- Genre: Fantasy Drama Children's
- Written by: Bob Baker Dave Martin
- Country of origin: United Kingdom
- Original language: English
- No. of series: 1
- No. of episodes: 7 (list of episodes)

Production
- Running time: 30 minutes
- Production company: HTV West

Original release
- Network: ITV
- Release: 8 May – 19 June 1977

= King of the Castle (TV series) =

1977 British children's TV series

King of the Castle is a British children's television fantasy drama serial made by HTV for ITV in 1977.

==Production==

Written by Bob Baker and Dave Martin, the series is a surreal tale centred on a lonely young boy, Roland Wright, who lives unhappily in a council flat with his father Ron and stepmother June. Escaping from a gang of local bullies in a malfunctioning lift, Roland finds himself transported to a strange fantasy environment where people and places are twisted variations of those he sees in his real life.

King of the Castle was one of HTV's most ambitious productions. HTV spent £300,000 on production (a large sum for a children's programme) and the producers spent nine months auditioning 200 actors to play the part of Roland.

Originally, King of the Castle had been intended to air in the children's television slot. However, ITV's Network Planning Committee deemed the programme "too scary" for children to watch alone. King of the Castle was delayed for four months. It was eventually broadcast in the "Sunday teatime slot", for programmes for parents and children to watch together.

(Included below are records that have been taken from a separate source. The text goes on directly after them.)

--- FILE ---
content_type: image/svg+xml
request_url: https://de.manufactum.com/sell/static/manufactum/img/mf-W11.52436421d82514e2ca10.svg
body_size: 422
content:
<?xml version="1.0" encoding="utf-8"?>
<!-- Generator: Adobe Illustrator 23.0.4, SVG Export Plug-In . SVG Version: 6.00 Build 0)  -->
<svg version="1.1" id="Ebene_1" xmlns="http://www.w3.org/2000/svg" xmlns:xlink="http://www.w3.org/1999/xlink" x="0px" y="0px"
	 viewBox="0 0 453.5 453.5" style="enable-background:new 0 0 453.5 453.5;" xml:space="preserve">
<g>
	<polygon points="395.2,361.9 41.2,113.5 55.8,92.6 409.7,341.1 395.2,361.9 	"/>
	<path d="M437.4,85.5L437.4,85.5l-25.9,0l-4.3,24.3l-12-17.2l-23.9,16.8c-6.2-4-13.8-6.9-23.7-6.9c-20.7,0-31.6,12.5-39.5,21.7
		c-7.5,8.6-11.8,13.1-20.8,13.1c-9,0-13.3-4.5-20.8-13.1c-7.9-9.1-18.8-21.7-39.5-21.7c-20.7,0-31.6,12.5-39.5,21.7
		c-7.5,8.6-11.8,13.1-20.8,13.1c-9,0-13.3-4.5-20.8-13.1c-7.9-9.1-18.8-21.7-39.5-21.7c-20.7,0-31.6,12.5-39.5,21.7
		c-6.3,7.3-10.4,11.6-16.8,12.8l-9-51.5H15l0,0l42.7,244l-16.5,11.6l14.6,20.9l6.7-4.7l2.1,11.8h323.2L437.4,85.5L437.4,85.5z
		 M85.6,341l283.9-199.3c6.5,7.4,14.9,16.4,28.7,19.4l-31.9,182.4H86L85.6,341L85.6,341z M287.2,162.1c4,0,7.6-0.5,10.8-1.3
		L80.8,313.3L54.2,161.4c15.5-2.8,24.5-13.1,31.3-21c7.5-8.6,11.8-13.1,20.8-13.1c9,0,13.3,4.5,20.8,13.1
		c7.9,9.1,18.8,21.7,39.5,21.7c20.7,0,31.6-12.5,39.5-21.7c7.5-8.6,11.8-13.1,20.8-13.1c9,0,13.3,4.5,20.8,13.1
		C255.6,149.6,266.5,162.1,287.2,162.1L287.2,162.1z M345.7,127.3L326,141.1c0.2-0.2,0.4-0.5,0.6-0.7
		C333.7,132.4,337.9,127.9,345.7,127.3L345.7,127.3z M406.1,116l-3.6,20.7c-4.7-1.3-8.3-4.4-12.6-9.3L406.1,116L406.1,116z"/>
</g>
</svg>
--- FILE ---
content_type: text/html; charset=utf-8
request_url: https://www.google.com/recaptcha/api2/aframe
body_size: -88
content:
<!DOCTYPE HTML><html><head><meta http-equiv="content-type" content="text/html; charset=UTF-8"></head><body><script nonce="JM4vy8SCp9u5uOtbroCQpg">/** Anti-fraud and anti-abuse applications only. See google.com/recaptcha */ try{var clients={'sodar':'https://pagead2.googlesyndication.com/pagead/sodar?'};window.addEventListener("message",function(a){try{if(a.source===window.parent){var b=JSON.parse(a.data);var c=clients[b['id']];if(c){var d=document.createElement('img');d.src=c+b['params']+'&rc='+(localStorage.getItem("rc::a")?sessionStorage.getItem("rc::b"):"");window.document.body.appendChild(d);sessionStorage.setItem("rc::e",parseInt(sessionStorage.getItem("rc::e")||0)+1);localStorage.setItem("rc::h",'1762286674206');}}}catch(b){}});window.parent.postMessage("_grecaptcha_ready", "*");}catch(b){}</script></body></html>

Philip Da Costa starred as Roland, while other prominent roles were played by Talfryn Thomas, Fulton Mackay, Milton Johns and Angela Richards.

==Episode guide==
1. TX: 8 May 1977 (17:45) - Roland Wright has just moved into a new block of flats which has a broken lift and a dangerous staircase. Being bright and intelligent, he is a natural victim for the Ripper, leader of the gang who haunts the stairways...
2. TX: 15 May 1977 (17:45) - Roland wakes up to find himself in the strange world of the Castle, where he meets Vein, the keeper of the keys.
3. TX: 22 May 1977 (17:45) - Fleeing from Hawkspur and Ergon, Roland is confronted by the Warrior. Narrowly escaping, he meets the Lady - a glamorous, self-styled clairvoyant.
4. TX: 29 May 1977 (17:45) - Roland is captured by a castle guard and sent to the kitchens as a skivvy. He plans to escape, but is betrayed and trapped in the Castle.
5. TX: 5 June 1977 (17:00) - Roland attempts to argue his case in front of the Lord, and after some difficulty, he gets through the ante-chamber to face the Warrior...
6. TX: 12 June 1977 (17:00) - Roland decides to make numerous changes before he escapes, but everyone is plotting against him...
7. TX: 19 June 1977 (17:00) - Roland is put on trial, where all the witnesses are hostile. Then he meets his old enemy, Ripper, for a final confrontation.

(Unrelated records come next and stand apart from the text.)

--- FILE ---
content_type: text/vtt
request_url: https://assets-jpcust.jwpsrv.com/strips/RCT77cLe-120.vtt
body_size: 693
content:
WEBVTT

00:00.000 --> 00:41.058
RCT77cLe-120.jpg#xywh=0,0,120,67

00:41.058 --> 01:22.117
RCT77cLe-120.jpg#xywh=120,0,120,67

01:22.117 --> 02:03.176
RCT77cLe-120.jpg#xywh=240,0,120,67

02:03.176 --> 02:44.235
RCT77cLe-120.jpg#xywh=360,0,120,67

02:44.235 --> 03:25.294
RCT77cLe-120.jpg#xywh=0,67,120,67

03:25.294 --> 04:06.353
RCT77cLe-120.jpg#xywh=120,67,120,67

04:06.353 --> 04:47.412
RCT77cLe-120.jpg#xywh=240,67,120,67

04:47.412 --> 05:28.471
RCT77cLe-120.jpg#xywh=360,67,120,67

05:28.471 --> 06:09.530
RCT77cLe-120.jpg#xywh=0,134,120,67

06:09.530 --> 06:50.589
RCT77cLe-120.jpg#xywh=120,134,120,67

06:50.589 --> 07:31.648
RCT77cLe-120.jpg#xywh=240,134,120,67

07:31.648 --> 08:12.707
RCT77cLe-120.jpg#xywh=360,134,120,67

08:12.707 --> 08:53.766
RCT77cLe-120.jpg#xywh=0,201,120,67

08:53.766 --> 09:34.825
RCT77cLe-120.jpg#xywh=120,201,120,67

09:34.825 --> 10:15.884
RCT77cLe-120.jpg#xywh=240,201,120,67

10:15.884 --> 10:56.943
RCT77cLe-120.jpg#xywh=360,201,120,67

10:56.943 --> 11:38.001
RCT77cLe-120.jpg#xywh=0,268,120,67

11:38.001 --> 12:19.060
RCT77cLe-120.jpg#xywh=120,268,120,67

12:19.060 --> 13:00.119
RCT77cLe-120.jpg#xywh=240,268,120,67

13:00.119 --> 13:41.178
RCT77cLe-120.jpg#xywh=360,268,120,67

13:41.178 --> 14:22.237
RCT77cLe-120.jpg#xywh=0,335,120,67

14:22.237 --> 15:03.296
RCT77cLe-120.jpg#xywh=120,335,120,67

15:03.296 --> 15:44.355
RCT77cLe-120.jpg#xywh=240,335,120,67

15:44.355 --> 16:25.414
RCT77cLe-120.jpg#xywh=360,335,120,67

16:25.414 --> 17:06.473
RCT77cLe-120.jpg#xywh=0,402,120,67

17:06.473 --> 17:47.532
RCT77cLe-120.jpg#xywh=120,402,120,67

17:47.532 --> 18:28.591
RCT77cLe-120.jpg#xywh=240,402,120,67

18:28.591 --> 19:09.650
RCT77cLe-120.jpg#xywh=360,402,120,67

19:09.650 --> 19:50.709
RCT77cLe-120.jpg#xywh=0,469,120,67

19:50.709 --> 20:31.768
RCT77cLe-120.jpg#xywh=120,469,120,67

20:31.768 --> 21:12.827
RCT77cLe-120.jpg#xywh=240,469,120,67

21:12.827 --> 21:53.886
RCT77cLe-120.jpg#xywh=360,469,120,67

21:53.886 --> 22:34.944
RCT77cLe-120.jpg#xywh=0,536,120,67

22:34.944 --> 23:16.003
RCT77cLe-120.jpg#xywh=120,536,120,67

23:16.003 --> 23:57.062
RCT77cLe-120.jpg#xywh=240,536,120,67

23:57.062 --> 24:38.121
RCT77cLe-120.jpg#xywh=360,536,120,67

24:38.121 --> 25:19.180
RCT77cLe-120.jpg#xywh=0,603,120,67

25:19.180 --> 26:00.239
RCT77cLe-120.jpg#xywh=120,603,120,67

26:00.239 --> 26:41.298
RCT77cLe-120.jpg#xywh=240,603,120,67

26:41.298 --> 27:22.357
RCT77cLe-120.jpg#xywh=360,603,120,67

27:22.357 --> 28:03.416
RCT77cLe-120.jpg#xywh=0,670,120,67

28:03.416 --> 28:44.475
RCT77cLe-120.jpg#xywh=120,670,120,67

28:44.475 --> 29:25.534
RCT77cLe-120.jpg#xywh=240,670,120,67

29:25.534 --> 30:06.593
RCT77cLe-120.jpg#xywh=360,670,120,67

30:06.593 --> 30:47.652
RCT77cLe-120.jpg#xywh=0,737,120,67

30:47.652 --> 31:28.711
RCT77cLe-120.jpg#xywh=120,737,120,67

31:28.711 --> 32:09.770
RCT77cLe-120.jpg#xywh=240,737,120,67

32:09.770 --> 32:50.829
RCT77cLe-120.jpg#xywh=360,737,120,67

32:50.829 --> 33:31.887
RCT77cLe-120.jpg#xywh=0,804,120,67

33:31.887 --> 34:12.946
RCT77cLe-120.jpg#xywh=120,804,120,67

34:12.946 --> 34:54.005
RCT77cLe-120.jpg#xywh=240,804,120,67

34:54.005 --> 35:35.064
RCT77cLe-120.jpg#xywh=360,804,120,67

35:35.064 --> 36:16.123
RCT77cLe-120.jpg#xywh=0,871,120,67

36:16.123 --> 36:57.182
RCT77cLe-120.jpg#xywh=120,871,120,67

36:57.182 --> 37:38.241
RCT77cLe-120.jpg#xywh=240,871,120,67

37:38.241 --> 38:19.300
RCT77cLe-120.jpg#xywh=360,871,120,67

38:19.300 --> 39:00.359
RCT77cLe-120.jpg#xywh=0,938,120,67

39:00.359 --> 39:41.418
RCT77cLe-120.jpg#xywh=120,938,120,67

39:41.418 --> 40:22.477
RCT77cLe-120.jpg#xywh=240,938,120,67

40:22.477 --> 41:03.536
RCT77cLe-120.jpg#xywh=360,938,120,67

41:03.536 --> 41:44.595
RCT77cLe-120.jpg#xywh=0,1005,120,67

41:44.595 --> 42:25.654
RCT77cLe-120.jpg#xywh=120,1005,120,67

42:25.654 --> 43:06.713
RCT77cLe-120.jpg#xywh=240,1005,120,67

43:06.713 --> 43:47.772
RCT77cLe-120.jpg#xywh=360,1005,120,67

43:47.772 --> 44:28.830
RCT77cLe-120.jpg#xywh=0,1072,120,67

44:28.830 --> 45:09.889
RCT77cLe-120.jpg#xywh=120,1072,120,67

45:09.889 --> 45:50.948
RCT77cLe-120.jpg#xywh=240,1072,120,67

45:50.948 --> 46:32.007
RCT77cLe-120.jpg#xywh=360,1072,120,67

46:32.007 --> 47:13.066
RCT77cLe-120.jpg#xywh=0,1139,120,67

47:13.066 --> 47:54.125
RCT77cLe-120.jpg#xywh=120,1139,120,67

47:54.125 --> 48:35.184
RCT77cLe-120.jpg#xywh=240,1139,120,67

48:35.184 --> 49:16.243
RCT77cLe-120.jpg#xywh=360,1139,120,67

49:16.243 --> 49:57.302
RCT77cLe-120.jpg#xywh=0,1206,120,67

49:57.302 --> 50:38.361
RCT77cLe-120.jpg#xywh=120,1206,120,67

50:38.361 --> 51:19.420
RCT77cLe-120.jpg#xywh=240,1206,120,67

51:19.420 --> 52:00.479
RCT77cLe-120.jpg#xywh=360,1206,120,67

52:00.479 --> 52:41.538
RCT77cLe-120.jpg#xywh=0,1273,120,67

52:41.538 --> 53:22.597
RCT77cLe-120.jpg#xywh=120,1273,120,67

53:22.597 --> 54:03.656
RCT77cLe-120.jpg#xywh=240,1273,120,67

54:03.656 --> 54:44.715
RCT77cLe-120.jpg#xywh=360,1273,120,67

- Episodes 1 and 2 directed by Peter Hammond, Episodes 3, 5 & 7 directed by Terry Harding, Episodes 4 & 6 directed by Leonard White.
- Episodes were 30 minutes in duration, including advertisements.
- For the sword fight between Roland and the Warrior in Episode 5, John V. Clarke of the British Kendo Association was brought in to act as fight adviser — for which he received an on-screen credit on the closing titles.

==DVD release==
- The complete series was released by Network DVD exclusively through their online website on 8 June 2009. Since Episode 3 no longer exists in the archives in any broadcast quality format, the version on the DVD release is sourced from an off-air VHS videocassette recording.

==Reception==
The Guinness Book of Classic British TV noted that King of the Castle was one of several prominent ITV telefantasy series for younger viewers in this period (along with The Ghosts of Motley Hall, Sky, Children of the Stones and Raven). The Hill and Beyond: Children's Television Drama said about King of the Castle: "it is clearly a highly intelligent and particularly sinister story...King of the Castle is a one of a kind and children's television hasn't seen the like of it since."

==Novelisation==
In 2016, Bob Baker wrote an novelisation of King of the Castle, which was published by Fantom Publishing.